The loci described here were absent in over 2% of at least one of the subspecies. All of the loci were present in over 98% of subspecies I, while the non-subspecies I analyses found between 10 and 108 loci needed to be removed per subspecies. 98 of these loci met the required threshold for removal (2%) in multiple subspecies. These loci were removed from EBcgMLSTv2.0 to create the genus core genome scheme proposed here.
a and b Structure analysis using EBcgMLSTv2.0 at 17 populations (A) and Structure analysis of genus core genome scheme at 16 populations (B).
Structure [49,50] plots of 73 isolates: 7 subspecies I, II, IIIa, IIIb, IV, VI, VII, novel B, novel C and S. bongori and 3 novel A isolates, edited using the Distruct tool [53]. These plots were created with a burn-in of 100,000, an MCMC of 200,000 and a K of 11 and compared EBcgMLSTv2.0 with SalmcgMLSTv1.0.
A: Plot showing that at a K of 17 the Structure [49,50] algorithm is capable of identifying all the S. enterica subspecies and S. bongori when using EBcgMLSTv2.0. All of the subspecies and S. bongori were identified at a K of 17. At this value of K there was a significant level of admixture between Typhi and Paratyphi A isolates, which are typically highly distinct from the other subspecies I isolates, and the rest of the subspecies I isolates. The subspecies I serovar Oranienburg isolate was also very admixed with several different populations represented within the single population.

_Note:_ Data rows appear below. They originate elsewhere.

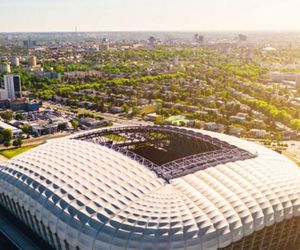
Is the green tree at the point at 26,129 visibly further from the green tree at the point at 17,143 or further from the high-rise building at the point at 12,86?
the high-rise building at the point at 12,86

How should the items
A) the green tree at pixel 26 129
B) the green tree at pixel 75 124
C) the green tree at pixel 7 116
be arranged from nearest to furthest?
the green tree at pixel 26 129 < the green tree at pixel 75 124 < the green tree at pixel 7 116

B: Plot showing that at a K of 16 the Structure [49,50] algorithm identified a very similar population structure using the SalmcgMLSTv1.0 scheme as the EBcgMLSTv2.0 scheme identified at a K of 17. Once again all of the subspecies and S bongori are identified and there is a high level of admixture within subspecies I. The subspecies I serovars Typhi and Paratyphi A are once again identified as highly distinct populations from the rest of the subspecies I isolates and the serovar Oranienburg isolate was again very admixed.